For Charles, who represented Macfab as one of the judges, scoring the projects was no easy feat. “There was nothing marginal there. There can only be a certain number of winners selected, but I’d say that they should all be congratulated for their ingenuity, and the energy that they put into it. Very well done.”
The University of Waterloo’s Mechanical and Mechatronics Engineering department, part of Canada’s largest engineering school, has nearly 1600 undergraduates, graduate students, faculty and staff.
It was the first Canadian university with a full undergraduate mechatronics program, and first in the country to offer interdisciplinary research and collaborative programs in nanotechnology engineering.
Steve Lambert addresses the Design Symposium audience
Dinner time at the award presentation ceremony
More than four hundred attended this year’s Capstone Design Symposium
“Easy Pint,” an automated beer dispenser, was one of the most popular demonstrations, complete with samples
Capstone Design Symposium at a glance
Each year, final-year engineering students must complete an intensive project as a prerequisite to completing their degree. Working in teams of up to six, the students are free to choose any type of project relating to their discipline.

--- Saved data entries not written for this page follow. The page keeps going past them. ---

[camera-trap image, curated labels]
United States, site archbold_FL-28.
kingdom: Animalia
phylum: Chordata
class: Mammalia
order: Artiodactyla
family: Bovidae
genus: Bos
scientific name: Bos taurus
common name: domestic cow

The competition’s process starts early in the summer or fall term and culminates the following spring at the Capstone event. The projects are on display for one long, busy day. Topping things off, the awards (and prizes) are announced that evening as part of a dinner ceremony. This year’s event included some 50 projects and attracted more than 400 visitors.

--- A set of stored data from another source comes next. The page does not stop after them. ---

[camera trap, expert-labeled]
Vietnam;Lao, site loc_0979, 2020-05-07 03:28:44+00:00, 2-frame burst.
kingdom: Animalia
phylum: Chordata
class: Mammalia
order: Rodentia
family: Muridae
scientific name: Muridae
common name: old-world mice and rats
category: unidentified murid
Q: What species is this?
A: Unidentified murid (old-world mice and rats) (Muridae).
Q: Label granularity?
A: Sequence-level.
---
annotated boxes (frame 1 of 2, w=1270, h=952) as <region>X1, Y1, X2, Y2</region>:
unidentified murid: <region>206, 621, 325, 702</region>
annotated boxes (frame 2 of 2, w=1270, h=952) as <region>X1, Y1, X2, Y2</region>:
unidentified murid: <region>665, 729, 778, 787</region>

Judgement day: “Welcome to the real world”
Capstone’s emphasis on teamwork helps foster collaboration, project management, design and R&D skills. But there’s one further skill the students will still need to master: how to present their project to peers, faculty members, and the general public.
The technical merits of the projects are assessed and graded by the teams’ faculty advisors, however their communication skills, together with the quality of their demos or visual displays, are assessed by a panel of judges representing technical and non-technical volunteers drawn from a variety of industries.
“This is a crucial part of them becoming the well-rounded student that Waterloo produces,” says Christopher Pringle, Director, Industry and Government Relations for the Mechanical and Mechatronics Engineering department.
“We want to see them communicating well with other engineers – to show their enthusiasm for their own project, to show their technical expertise. They should also be able to talk with business people about whether or not they see this as a commercial possibility. They gain a lot from that, because business people know what paths to take, what can be manufactured; they have a better grasp of all those factors.”
A “fascinating experience” for Macfab
Getting business leaders involved is critical to the success of the engineering department’s programs. To this end, Chris Pringle points not just to the benefits the students will reap, but also to what business people will get back in return.
“I think it’s the profile you get. You will meet industry people here, from small companies and big companies, so it’s a great way to raise the flag of Macfab. And of course you get to see these kids in action, and the tremendous resources they work with here. We have a lot of impressive facilities that don’t exist on other campuses.”
After his experience at the event, Charles Day agrees wholeheartedly: “For us it’s about future engineers that may come through our doors – potential future employees, future customers looking for the kinds of services that we offer. I think it’s good for us, too, to be aware of the types of industries that are sprouting up; there’s all kinds of new venues in the future as well. It’s pretty fascinating.”